[Records from a dataset]
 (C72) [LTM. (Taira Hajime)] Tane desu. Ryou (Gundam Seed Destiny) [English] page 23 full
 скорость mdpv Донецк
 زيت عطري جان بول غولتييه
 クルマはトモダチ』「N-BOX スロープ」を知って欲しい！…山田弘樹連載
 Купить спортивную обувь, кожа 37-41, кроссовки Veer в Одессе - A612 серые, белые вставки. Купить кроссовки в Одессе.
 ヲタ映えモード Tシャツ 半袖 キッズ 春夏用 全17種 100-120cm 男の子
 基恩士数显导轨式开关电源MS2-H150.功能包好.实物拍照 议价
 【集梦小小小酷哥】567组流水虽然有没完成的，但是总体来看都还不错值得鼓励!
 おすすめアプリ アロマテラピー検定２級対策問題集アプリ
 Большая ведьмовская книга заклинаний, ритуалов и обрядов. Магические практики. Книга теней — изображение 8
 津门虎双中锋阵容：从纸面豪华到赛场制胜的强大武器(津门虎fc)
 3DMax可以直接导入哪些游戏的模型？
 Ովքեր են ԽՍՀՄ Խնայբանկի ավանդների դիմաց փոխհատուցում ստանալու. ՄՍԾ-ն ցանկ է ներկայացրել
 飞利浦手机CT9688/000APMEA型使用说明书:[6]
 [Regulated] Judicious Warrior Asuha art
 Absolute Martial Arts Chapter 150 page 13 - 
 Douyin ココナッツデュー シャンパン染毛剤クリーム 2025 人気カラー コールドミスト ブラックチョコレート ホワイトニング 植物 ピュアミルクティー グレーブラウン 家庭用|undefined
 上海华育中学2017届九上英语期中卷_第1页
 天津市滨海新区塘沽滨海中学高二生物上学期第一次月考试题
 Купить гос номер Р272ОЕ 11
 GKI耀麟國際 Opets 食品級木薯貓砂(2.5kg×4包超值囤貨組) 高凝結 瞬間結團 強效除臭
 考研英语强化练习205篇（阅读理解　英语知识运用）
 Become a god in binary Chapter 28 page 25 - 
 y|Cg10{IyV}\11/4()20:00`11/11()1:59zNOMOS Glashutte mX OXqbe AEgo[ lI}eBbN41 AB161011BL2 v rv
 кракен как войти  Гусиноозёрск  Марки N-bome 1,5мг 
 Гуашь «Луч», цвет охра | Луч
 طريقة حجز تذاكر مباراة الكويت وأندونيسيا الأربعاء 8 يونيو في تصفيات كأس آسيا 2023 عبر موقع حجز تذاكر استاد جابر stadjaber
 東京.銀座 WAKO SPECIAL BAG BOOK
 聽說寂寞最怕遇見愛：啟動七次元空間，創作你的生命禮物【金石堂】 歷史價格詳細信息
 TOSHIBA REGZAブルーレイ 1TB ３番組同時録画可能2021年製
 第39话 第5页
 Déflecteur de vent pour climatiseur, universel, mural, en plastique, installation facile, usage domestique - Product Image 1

Your task ▸
Output only the lines running from the line with "津门虎双中锋阵容：从纸面豪华到赛场制胜的强大武器(津门虎fc)" through the final line of the data, inclusive.

Exercise response ▸
 津门虎双中锋阵容：从纸面豪华到赛场制胜的强大武器(津门虎fc)
 3DMax可以直接导入哪些游戏的模型？
 Ովքեր են ԽՍՀՄ Խնայբանկի ավանդների դիմաց փոխհատուցում ստանալու. ՄՍԾ-ն ցանկ է ներկայացրել
 飞利浦手机CT9688/000APMEA型使用说明书:[6]
 [Regulated] Judicious Warrior Asuha art
 Absolute Martial Arts Chapter 150 page 13 - 
 Douyin ココナッツデュー シャンパン染毛剤クリーム 2025 人気カラー コールドミスト ブラックチョコレート ホワイトニング 植物 ピュアミルクティー グレーブラウン 家庭用|undefined
 上海华育中学2017届九上英语期中卷_第1页
 天津市滨海新区塘沽滨海中学高二生物上学期第一次月考试题
 Купить гос номер Р272ОЕ 11
 GKI耀麟國際 Opets 食品級木薯貓砂(2.5kg×4包超值囤貨組) 高凝結 瞬間結團 強效除臭
 考研英语强化练习205篇（阅读理解　英语知识运用）
 Become a god in binary Chapter 28 page 25 - 
 y|Cg10{IyV}\11/4()20:00`11/11()1:59zNOMOS Glashutte mX OXqbe AEgo[ lI}eBbN41 AB161011BL2 v rv
 кракен как войти  Гусиноозёрск  Марки N-bome 1,5мг 
 Гуашь «Луч», цвет охра | Луч
 طريقة حجز تذاكر مباراة الكويت وأندونيسيا الأربعاء 8 يونيو في تصفيات كأس آسيا 2023 عبر موقع حجز تذاكر استاد جابر stadjaber
 東京.銀座 WAKO SPECIAL BAG BOOK
 聽說寂寞最怕遇見愛：啟動七次元空間，創作你的生命禮物【金石堂】 歷史價格詳細信息
 TOSHIBA REGZAブルーレイ 1TB ３番組同時録画可能2021年製
 第39话 第5页
 Déflecteur de vent pour climatiseur, universel, mural, en plastique, installation facile, usage domestique - Product Image 1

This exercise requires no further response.